Source extract:

Just to make it more complicated for you: When you mix a larger quantity I’m sure the incorporation of air is going to be different than a smaller quantity (you are going to have to mix longer) so you might end up with more air in the batter, hence the volume of the batter is greater thereby changing the texture of your pre-established product. The good news is that if you decide that any air volume increase/texture change is not a negative change you might end up having “extra” batter, therefore the same cost yet with an increased yield.
No guarantees until you do a trial run.
Also, find a handy volume equivalent chart. When you are jumping from 2-4 batches to 20 things measured in tablespoons and teaspoons can quickly be converted with out a big hassle. Where do you find such a chart you ask? I’m sure that you could hunt on-line and find something for free. However, I recommend The Professional Pastry Chef: Fundamentals of Baking and Pastry by Bo Friberg. He has three wonderful appendixes one for ingredients one for equipment and one for weights, measures and yields. I highly recommend this worthy investment for anyone thinking about baking for profit or even a serious home baker. If you were fortunate enough to go to school for pastry it is still a great book. If you are relegated to self-taught it is invaluable. And don’t forget to use the Amazon link from this site!!

Recorded data:
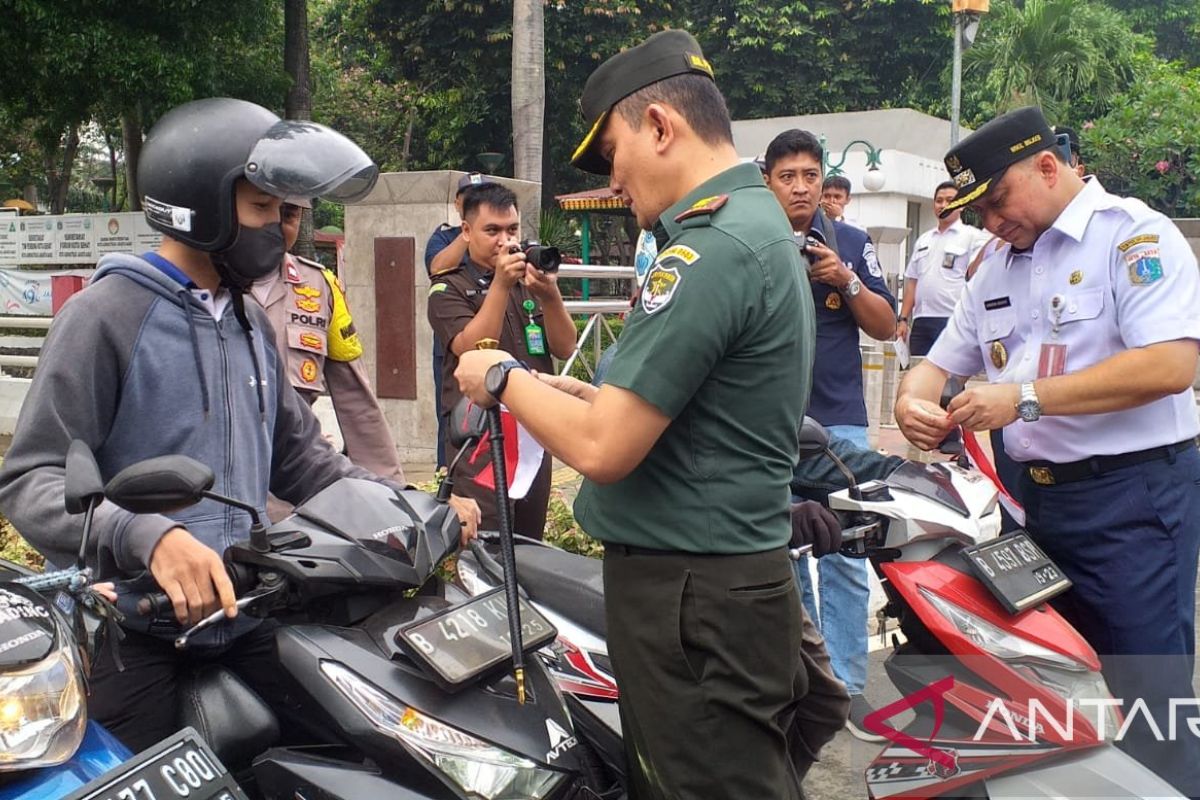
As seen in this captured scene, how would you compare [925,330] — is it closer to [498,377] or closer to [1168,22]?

Required work:
1 > In the passage on scaling up baking batches, which book does the writer recommend for its volume equivalent chart?
2 > Write the next part of the passage on scaling up baking batches, starting after its last sentence.

Expected responses:
1 > The Professional Pastry Chef: Fundamentals of Baking and Pastry by Bo Friberg.

2 >
post #6 of 7
Thread Starter 
Thank you so much for the great advise. Doing a trial run is a great idea. I will definitely purchase the cook book ASAP!
post #7 of 7
I used to have a computer program that would do the conversions of scaling up/down recipes as needed (but it's lost on a dead harddrive). I do all my calculations manually, now, but it's really no problem if you know your equivelents i.e., x tsp = x Tb = x cups, etc, etc. Once I get to any decent sized batch of anything, I'll measure by volume and then weigh it, noting and going by weight in the future, as it's much much easier/faster when dealing with quantity.
Baking temperature for a larger batch should remain the same, although baking time may increase somewhat (and you'll likely have to rearrange pans during the baking process as I find convection ovens to be very spotty, for general baking.....I hate convection, although that's what I'm limited to, at present, at work).
Good luck with your cheesecake gig :)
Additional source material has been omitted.